STATED TASK
Copy each of the rows below word for word, with no changes.

RECORD SET
====================

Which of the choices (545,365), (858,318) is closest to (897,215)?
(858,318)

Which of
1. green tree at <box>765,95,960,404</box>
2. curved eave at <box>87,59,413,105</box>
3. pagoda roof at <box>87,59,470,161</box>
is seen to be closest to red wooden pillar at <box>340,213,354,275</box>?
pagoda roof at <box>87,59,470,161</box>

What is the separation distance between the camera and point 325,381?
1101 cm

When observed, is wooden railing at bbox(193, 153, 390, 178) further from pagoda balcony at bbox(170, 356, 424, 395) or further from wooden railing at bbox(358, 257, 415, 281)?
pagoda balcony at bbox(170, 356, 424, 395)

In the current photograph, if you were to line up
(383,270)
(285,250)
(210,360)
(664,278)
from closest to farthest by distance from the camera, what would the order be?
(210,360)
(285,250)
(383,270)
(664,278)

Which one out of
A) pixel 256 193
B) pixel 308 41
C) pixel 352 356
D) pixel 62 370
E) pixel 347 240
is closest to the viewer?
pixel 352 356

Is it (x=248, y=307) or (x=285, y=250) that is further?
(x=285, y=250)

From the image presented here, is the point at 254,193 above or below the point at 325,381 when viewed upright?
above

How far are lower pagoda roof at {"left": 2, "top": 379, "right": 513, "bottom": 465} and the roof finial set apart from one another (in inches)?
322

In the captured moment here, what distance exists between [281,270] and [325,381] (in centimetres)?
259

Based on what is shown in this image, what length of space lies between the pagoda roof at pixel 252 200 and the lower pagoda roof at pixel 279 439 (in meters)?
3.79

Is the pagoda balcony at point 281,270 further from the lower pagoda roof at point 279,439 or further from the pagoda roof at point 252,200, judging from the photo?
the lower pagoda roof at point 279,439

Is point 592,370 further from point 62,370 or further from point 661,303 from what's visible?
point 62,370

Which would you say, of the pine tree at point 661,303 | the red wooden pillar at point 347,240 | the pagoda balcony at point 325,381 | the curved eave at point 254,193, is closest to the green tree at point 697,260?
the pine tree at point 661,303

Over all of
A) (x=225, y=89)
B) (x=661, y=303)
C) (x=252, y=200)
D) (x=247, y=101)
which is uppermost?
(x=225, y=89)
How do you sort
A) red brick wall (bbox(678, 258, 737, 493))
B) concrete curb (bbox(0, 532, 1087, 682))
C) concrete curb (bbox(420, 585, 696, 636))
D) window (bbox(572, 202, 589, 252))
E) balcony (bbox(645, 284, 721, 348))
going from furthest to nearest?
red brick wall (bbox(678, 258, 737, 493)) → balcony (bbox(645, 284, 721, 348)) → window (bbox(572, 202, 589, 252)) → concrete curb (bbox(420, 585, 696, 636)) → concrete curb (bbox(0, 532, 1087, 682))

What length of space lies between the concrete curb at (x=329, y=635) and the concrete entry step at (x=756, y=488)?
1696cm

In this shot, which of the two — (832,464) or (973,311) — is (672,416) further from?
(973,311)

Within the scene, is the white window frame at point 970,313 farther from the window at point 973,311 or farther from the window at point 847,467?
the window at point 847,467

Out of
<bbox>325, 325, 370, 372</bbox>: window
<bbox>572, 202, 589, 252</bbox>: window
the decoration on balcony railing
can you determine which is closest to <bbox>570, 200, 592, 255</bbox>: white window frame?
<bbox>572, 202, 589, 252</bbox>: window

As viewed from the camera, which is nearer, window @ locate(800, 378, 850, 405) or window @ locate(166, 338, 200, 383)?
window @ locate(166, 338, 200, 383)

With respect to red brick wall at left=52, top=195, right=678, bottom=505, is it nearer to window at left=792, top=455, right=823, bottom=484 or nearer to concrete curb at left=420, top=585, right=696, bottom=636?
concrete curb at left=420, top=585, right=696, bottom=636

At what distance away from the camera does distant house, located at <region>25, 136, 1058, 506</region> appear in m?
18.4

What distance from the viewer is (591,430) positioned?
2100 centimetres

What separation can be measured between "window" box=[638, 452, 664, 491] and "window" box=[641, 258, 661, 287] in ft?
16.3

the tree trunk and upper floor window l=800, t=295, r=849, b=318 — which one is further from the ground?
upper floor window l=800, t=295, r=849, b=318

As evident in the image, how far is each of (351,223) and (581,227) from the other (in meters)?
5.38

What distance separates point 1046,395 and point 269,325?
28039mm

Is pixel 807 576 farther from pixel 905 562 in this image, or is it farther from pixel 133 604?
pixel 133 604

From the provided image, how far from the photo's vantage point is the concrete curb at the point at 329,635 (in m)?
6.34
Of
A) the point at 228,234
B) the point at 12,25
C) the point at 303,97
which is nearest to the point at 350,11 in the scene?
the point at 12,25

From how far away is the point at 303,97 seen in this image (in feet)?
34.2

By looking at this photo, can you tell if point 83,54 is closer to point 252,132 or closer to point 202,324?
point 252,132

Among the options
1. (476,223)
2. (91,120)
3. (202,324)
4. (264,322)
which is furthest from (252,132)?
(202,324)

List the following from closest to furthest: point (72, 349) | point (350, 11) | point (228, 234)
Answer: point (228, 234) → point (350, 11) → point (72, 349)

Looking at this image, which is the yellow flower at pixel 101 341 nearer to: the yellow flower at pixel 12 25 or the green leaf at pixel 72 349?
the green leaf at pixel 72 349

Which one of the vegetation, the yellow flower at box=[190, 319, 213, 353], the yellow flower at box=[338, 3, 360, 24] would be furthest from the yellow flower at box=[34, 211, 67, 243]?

====================

SOLUTION FOR THIS EXERCISE
Which of the choices (545,365), (858,318) is closest to (897,215)?
(858,318)

Which of
1. green tree at <box>765,95,960,404</box>
2. curved eave at <box>87,59,413,105</box>
3. pagoda roof at <box>87,59,470,161</box>
is seen to be closest to red wooden pillar at <box>340,213,354,275</box>?
pagoda roof at <box>87,59,470,161</box>

What is the separation distance between the camera and point 325,381?
1101 cm

When observed, is wooden railing at bbox(193, 153, 390, 178) further from pagoda balcony at bbox(170, 356, 424, 395) or further from wooden railing at bbox(358, 257, 415, 281)?
pagoda balcony at bbox(170, 356, 424, 395)

In the current photograph, if you were to line up
(383,270)
(285,250)
(210,360)
(664,278)
from closest to farthest by distance from the camera, what would the order be?
(210,360)
(285,250)
(383,270)
(664,278)

Which one out of
A) pixel 256 193
B) pixel 308 41
C) pixel 352 356
D) pixel 62 370
E) pixel 347 240
is closest to the viewer?
pixel 352 356

Is it (x=248, y=307) or (x=285, y=250) that is further?
(x=285, y=250)

From the image presented here, is the point at 254,193 above or below the point at 325,381 when viewed upright?
above

How far are lower pagoda roof at {"left": 2, "top": 379, "right": 513, "bottom": 465} and the roof finial set apart from one another (in inches)?
322

In the captured moment here, what distance exists between [281,270] and [325,381] (in centimetres)?
259

Based on what is shown in this image, what length of space lies between the pagoda roof at pixel 252 200 and the lower pagoda roof at pixel 279 439 (in meters)?
3.79

Is the pagoda balcony at point 281,270 further from the lower pagoda roof at point 279,439 or further from the pagoda roof at point 252,200, judging from the photo?
the lower pagoda roof at point 279,439

Is point 592,370 further from point 62,370 or further from point 661,303 from what's visible?
point 62,370

Which would you say, of the pine tree at point 661,303 | the red wooden pillar at point 347,240 | the pagoda balcony at point 325,381 | the curved eave at point 254,193, is closest to the green tree at point 697,260?
the pine tree at point 661,303

Over all of
A) (x=225, y=89)
B) (x=661, y=303)
C) (x=252, y=200)
D) (x=247, y=101)
which is uppermost?
(x=225, y=89)
How do you sort
A) red brick wall (bbox(678, 258, 737, 493))
B) concrete curb (bbox(0, 532, 1087, 682))
C) concrete curb (bbox(420, 585, 696, 636))
D) window (bbox(572, 202, 589, 252))
E) balcony (bbox(645, 284, 721, 348))
going from furthest to nearest?
red brick wall (bbox(678, 258, 737, 493)) → balcony (bbox(645, 284, 721, 348)) → window (bbox(572, 202, 589, 252)) → concrete curb (bbox(420, 585, 696, 636)) → concrete curb (bbox(0, 532, 1087, 682))

What length of space lies between the concrete curb at (x=329, y=635) and the concrete entry step at (x=756, y=488)?
1696cm

In this shot, which of the two — (832,464) or (973,311) — is (672,416) further from?
(973,311)

Within the scene, is the white window frame at point 970,313 farther from the window at point 973,311 or farther from the window at point 847,467?
the window at point 847,467

Out of
<bbox>325, 325, 370, 372</bbox>: window
<bbox>572, 202, 589, 252</bbox>: window
the decoration on balcony railing
can you determine which is closest to <bbox>570, 200, 592, 255</bbox>: white window frame?
<bbox>572, 202, 589, 252</bbox>: window

As viewed from the camera, which is nearer, window @ locate(800, 378, 850, 405) or window @ locate(166, 338, 200, 383)?
window @ locate(166, 338, 200, 383)

With respect to red brick wall at left=52, top=195, right=678, bottom=505, is it nearer to window at left=792, top=455, right=823, bottom=484 or nearer to concrete curb at left=420, top=585, right=696, bottom=636?
concrete curb at left=420, top=585, right=696, bottom=636

At what distance away from the camera does distant house, located at <region>25, 136, 1058, 506</region> appear in m?
18.4

What distance from the viewer is (591,430) positioned?
2100 centimetres

What separation can be measured between "window" box=[638, 452, 664, 491] and "window" box=[641, 258, 661, 287] in ft?
16.3

the tree trunk and upper floor window l=800, t=295, r=849, b=318 — which one is further from the ground?
upper floor window l=800, t=295, r=849, b=318

As evident in the image, how far is each of (351,223) and (581,227) from the other (in meters)?
5.38

What distance separates point 1046,395 and point 269,325?
28039mm

Is pixel 807 576 farther from pixel 905 562 in this image, or is it farther from pixel 133 604?
pixel 133 604

From the provided image, how far from the photo's vantage point is the concrete curb at the point at 329,635 (in m)?
6.34
Of
A) the point at 228,234
B) the point at 12,25
C) the point at 303,97
which is nearest to the point at 350,11 in the scene?
the point at 12,25

From how far away is the point at 303,97 seen in this image (in feet)?
34.2

By looking at this photo, can you tell if point 83,54 is closer to point 252,132 or closer to point 202,324?
point 252,132

Among the options
1. (476,223)
2. (91,120)
3. (202,324)
4. (264,322)
which is furthest from (252,132)?
(202,324)

List the following from closest to furthest: point (72, 349) | point (350, 11) | point (228, 234)
Answer: point (228, 234) → point (350, 11) → point (72, 349)

Looking at this image, which is the yellow flower at pixel 101 341 nearer to: the yellow flower at pixel 12 25 or the green leaf at pixel 72 349?
the green leaf at pixel 72 349

Which one of the vegetation, the yellow flower at box=[190, 319, 213, 353], the yellow flower at box=[338, 3, 360, 24] would be furthest from the yellow flower at box=[34, 211, 67, 243]?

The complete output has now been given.